Sim, chegamos a Santiago de Compostela - e fomos um
pouco além, uns 100km para chegar a Finisterra e
Muxia. Vencemos uma das muitas rotas usadas pelos
peregrinos, a partir de Portugal, para experimentar um
trajeto de paz interior e autoconhecimento. A viagem
não foi do jeito que imaginei. Que bom que foi assim.


Talvez esperasse um tanto a mais de magia, quem
sabe. A vida no caminho não é diferente da vida real. Ao
contrário: no começo, a rotina de acordar cedo, preparar
a mochila, olhar o mapa, ver a previsão do tempo para
saber exatamente o que vestir e não levar nada em
excesso tende a ser até mais extenuante e difícil do que
o dia a dia da sua casa, com a sua gente e as
testemunhas do seu trabalho.


A diferença é que o caminho lhe ensina a identificar
melhor os problemas reais das confusões tolas, das
chatices desnecessárias.

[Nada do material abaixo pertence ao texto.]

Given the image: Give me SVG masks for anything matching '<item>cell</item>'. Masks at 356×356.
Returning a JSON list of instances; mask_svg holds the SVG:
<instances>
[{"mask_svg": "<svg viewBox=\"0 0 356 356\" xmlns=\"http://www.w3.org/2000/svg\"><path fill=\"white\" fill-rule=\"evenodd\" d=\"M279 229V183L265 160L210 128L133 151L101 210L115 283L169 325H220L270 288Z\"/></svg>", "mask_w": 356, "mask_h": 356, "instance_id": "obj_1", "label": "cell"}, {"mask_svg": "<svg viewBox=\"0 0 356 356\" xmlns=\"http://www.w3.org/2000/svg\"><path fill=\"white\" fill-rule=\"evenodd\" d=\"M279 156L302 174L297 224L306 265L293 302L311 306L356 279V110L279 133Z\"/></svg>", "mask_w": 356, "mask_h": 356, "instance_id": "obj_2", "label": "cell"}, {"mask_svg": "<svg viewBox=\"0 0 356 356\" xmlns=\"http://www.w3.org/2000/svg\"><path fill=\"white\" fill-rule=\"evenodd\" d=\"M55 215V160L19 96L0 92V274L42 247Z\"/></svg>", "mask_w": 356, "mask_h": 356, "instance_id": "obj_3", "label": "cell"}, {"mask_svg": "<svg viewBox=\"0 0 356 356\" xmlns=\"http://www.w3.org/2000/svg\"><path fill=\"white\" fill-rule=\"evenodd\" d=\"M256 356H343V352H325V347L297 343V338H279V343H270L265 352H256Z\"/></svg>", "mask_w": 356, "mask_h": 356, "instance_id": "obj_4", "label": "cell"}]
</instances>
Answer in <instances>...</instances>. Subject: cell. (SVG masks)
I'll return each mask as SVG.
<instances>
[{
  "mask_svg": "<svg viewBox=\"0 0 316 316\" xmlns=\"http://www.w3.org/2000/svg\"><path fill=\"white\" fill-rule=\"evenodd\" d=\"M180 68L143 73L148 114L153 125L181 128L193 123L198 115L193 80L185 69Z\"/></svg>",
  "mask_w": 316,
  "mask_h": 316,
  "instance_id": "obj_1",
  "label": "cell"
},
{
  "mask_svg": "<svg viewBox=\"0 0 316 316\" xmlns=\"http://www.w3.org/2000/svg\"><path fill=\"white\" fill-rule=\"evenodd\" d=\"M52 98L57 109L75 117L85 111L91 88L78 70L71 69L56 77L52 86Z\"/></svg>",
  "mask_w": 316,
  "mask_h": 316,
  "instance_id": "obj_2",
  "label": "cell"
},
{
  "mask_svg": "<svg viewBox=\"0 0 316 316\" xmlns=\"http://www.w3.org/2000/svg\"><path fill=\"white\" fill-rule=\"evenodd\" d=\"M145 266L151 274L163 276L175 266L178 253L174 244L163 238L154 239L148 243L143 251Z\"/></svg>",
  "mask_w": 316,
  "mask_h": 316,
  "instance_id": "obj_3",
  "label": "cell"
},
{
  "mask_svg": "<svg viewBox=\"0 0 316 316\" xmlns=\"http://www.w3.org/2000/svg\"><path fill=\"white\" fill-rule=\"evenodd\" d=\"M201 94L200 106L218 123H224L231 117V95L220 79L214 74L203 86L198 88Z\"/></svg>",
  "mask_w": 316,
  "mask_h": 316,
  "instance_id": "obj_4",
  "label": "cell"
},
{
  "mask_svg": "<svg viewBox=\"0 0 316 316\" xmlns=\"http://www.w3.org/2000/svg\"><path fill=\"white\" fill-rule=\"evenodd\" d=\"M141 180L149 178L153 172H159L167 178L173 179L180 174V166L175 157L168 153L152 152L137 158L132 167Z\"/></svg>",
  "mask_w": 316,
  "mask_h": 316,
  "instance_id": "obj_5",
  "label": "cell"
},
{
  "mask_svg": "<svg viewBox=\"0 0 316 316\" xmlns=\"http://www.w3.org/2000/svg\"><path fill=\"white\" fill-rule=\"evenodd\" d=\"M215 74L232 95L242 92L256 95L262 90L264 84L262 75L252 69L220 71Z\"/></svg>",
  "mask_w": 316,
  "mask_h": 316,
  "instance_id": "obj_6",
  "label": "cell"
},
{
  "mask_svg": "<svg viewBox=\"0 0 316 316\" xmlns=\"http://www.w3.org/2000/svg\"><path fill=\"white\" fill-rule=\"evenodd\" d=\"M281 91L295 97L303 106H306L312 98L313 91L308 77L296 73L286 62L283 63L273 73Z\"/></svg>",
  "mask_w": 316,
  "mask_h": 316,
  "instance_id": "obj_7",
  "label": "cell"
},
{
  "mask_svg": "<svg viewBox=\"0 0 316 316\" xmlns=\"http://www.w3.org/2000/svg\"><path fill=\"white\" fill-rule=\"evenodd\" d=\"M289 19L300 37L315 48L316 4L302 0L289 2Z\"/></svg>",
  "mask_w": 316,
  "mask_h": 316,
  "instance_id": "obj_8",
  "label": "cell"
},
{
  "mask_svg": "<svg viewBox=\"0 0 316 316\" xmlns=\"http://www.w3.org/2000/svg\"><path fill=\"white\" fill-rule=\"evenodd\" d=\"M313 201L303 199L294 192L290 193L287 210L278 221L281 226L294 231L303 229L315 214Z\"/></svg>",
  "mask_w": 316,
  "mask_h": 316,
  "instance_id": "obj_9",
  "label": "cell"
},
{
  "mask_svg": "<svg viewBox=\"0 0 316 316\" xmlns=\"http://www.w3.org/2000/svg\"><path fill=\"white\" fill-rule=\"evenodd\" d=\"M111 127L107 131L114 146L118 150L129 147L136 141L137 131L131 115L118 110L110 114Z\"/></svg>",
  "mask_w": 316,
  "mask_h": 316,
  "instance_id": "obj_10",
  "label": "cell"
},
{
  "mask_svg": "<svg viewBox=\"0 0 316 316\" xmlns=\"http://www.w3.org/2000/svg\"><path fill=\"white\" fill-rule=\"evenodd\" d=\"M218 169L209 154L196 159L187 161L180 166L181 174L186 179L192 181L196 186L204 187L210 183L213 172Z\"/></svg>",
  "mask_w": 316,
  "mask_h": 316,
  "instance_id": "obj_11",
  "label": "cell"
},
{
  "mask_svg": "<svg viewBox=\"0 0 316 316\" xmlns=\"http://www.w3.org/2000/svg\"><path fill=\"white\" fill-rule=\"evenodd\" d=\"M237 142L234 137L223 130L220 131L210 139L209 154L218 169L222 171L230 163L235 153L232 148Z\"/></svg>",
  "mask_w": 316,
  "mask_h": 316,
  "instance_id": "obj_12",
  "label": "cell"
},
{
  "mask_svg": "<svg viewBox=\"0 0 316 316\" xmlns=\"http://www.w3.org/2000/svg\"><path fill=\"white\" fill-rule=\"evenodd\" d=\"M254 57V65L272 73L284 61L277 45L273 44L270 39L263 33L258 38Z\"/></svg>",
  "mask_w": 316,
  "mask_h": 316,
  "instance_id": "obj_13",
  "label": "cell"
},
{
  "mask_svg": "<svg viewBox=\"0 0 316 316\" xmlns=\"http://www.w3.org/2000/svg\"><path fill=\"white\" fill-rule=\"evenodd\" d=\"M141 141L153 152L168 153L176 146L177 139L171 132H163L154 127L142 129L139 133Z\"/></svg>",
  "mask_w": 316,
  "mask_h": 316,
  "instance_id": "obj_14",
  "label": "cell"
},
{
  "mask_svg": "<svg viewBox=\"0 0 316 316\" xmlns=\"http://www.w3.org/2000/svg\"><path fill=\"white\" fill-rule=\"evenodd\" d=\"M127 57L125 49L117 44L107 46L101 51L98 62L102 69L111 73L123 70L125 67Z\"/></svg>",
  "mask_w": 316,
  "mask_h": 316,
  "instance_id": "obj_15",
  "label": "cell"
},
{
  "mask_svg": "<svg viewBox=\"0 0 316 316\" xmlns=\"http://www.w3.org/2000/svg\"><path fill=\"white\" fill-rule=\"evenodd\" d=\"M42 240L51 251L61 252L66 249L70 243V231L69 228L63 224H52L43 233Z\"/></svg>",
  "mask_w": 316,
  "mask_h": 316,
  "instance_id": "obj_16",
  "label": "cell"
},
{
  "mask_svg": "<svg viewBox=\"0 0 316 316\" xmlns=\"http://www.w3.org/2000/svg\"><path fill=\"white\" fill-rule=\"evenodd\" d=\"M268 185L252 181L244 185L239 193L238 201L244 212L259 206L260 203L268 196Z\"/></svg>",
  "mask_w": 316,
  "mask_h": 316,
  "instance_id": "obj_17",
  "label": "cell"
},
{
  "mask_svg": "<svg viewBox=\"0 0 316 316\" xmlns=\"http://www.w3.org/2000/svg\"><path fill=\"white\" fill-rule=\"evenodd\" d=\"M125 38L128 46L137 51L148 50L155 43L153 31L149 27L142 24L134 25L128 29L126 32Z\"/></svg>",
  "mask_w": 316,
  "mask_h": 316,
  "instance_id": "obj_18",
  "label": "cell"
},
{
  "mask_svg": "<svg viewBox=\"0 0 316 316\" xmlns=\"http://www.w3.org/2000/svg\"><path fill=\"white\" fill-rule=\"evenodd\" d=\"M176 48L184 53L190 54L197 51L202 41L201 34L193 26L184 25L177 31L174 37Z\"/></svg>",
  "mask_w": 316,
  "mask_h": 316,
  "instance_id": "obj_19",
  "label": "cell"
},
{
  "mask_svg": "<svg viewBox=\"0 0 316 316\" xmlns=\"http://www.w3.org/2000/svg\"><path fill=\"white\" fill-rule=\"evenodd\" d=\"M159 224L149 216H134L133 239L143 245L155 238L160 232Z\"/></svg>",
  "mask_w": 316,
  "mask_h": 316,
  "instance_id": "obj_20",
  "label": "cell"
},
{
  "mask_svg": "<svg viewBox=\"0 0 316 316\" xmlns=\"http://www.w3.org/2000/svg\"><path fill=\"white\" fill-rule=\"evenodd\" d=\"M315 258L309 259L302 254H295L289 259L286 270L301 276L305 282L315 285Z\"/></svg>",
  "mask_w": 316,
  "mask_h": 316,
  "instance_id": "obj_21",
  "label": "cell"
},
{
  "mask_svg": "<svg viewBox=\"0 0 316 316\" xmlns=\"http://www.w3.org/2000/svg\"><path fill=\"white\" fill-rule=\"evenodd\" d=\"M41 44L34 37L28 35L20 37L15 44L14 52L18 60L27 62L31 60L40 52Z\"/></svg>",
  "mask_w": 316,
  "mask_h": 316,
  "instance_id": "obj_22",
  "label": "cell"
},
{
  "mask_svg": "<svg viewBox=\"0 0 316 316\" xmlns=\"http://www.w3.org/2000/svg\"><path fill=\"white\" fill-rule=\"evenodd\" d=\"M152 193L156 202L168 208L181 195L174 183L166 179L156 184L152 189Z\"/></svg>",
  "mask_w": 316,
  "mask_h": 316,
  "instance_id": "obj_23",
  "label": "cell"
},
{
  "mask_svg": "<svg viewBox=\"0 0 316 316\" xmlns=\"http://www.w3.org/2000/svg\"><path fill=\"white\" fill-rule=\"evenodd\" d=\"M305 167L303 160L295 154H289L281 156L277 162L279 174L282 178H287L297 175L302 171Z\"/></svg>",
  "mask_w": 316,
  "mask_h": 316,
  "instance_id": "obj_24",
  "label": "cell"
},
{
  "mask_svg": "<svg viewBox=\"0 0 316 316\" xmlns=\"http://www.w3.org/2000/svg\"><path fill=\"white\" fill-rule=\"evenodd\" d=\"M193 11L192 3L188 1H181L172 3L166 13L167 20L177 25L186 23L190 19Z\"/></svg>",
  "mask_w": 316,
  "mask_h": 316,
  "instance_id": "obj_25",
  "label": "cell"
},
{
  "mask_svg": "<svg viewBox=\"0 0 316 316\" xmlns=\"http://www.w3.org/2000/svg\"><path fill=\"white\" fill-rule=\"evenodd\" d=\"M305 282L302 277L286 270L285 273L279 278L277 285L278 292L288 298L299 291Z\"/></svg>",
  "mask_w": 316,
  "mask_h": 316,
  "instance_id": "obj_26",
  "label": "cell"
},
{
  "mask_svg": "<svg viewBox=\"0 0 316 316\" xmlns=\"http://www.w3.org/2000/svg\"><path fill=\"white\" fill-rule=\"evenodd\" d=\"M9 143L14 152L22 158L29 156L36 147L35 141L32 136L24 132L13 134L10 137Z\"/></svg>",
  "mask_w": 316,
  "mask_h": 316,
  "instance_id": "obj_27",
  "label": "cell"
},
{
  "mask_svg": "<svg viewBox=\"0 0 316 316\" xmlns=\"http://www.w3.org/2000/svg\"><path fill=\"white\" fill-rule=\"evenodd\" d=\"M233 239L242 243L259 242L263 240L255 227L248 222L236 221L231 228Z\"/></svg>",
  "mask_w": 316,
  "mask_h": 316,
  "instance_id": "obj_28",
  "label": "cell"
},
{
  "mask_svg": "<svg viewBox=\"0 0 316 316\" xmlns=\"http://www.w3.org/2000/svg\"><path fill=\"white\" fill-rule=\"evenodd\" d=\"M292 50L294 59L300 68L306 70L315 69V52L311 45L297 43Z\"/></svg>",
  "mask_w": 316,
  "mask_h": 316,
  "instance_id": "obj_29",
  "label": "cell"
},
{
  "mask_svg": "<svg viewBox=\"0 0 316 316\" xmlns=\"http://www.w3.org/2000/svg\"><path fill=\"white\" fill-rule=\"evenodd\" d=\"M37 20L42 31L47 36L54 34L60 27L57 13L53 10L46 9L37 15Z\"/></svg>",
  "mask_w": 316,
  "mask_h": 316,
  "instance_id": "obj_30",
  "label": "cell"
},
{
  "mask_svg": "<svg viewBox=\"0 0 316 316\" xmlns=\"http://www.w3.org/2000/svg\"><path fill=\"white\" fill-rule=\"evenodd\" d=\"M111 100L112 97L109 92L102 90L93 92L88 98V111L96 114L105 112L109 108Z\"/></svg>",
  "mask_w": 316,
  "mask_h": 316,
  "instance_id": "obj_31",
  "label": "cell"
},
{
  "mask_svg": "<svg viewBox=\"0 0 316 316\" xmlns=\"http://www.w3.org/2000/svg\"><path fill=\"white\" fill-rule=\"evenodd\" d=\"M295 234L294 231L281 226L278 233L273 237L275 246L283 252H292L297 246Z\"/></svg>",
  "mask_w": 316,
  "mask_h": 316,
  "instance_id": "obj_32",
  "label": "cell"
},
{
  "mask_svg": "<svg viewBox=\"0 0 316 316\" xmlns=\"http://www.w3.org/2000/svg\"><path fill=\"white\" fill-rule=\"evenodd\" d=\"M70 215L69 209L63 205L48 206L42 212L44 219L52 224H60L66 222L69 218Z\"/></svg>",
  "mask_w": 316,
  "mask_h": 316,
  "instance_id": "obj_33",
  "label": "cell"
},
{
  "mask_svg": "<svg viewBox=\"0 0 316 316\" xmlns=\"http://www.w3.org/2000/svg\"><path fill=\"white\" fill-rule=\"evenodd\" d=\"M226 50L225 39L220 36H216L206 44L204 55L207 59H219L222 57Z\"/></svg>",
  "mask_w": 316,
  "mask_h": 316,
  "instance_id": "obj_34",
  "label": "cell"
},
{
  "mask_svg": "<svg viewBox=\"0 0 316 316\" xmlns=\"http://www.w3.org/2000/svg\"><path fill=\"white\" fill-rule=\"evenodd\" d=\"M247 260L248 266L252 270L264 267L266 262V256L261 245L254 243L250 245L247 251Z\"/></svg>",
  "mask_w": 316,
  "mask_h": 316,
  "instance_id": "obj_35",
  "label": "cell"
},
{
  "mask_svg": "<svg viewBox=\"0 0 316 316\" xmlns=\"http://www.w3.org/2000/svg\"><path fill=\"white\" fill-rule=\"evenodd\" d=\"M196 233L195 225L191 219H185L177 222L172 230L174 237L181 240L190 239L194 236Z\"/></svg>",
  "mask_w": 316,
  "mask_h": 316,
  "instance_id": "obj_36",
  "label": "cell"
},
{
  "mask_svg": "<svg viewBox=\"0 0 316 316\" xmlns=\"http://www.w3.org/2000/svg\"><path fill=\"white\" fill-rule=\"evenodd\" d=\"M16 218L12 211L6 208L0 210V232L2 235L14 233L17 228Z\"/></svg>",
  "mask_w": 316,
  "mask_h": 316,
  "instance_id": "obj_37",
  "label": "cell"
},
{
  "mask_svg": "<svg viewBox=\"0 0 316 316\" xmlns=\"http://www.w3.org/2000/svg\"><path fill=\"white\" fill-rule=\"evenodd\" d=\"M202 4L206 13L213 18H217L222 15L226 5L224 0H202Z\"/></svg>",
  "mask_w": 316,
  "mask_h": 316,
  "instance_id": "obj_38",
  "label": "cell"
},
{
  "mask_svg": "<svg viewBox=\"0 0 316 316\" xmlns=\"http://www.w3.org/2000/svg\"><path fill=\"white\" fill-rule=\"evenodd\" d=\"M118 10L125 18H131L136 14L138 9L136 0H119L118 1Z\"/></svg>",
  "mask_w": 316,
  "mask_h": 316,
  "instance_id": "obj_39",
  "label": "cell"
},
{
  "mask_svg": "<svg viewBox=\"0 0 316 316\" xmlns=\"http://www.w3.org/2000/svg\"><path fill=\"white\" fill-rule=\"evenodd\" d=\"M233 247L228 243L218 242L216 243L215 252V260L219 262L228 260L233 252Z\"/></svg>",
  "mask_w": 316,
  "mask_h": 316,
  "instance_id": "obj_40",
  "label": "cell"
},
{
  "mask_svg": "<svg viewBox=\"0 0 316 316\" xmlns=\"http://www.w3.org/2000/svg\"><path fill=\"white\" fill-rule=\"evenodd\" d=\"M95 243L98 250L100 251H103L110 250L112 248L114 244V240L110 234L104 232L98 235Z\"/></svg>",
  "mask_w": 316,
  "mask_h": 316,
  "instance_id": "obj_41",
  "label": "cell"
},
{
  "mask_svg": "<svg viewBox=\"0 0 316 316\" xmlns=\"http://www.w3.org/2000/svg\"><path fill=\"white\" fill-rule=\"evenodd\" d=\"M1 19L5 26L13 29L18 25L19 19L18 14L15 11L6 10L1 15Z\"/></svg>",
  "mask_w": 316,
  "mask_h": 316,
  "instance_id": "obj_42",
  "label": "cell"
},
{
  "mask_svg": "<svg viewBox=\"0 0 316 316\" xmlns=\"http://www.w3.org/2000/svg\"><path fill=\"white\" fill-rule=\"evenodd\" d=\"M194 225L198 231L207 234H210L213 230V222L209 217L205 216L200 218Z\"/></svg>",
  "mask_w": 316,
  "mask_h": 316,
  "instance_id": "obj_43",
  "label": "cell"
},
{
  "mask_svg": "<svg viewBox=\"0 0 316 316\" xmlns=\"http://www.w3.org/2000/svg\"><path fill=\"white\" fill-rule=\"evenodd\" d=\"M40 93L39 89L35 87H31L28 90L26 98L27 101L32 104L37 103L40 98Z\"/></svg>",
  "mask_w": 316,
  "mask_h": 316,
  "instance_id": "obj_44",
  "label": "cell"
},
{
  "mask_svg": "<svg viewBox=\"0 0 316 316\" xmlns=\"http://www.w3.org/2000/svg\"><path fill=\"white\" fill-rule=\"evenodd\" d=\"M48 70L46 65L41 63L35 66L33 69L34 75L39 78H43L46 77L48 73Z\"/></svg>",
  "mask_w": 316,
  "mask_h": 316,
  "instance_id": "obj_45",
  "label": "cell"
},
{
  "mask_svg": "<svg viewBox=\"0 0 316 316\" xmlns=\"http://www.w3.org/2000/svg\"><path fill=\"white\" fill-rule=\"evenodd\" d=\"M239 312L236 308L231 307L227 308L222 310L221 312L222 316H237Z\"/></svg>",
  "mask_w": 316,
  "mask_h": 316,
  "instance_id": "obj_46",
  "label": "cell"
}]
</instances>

Você enxerga as noias do
outro e mais ainda as suas. Tem mais tempo para
definir qual será a vestimenta da alma naquele dia,
decidir se vai cair no mau humor do outro ou seguirá em


frente.

O caminho é uma meditação constante, uma aula de
autoconhecimento. Ajuda quem quer melhorar a si
próprio e a reconhecer seus próprios erros. Pode-se
fazer isso com leveza ou com mais peso. No meu caso,
humor é preciso.

Fiz um exercício de imaginar os meus amigos no
caminho, me diverti pensando nos aquarianos, como
agiriam a cada trecho, a cada seta, a cada encontro nos
cafés. Eu sempre tive aquarianos por perto e sempre
gostei da experiência. Julgo que são organizados,
planejados, mas têm aquele cansaço atávico do mundo,
das pessoas, das concretudes. Me peguei rindo. O que
será que fariam nessa ou naquela situação?
Certamente o sarcasmo e a ironia seriam bons
companheiros.

E os sistemáticos virginianos, como lidariam com as
surpresas no caminho? E os capricornianos, tão raiz e
terra, como se apegariam a cada pedaço de chão? Os
piscianos, bons de papos e de aventuras? E os
leoninos, como eu, agiriam da mesma forma que meu
alterego peregrino, mochilão nas costas e pernas já
caminhando para uma nova jornada? No fundo, cada
um de nós, independentemente da brincadeira de
signos e oráculos, acha um jeito de seguir adiante. Eu
tenho aprendido que peso em excesso adoece corpo e
alma. Se você não se liberar dele, ninguém mais o fará
por você.

Cada um deve jogar seu lixo fora. Pode ser uma lição
simples, mas às vezes demoramos uma vida inteira
para aprender. Volto mais leve e com a certeza de que
o caminho continua. Quem sabe até encaro um
percurso mais longo, o Francês, dos Pirineus até
Santiago de Compostela. Alguém se anima?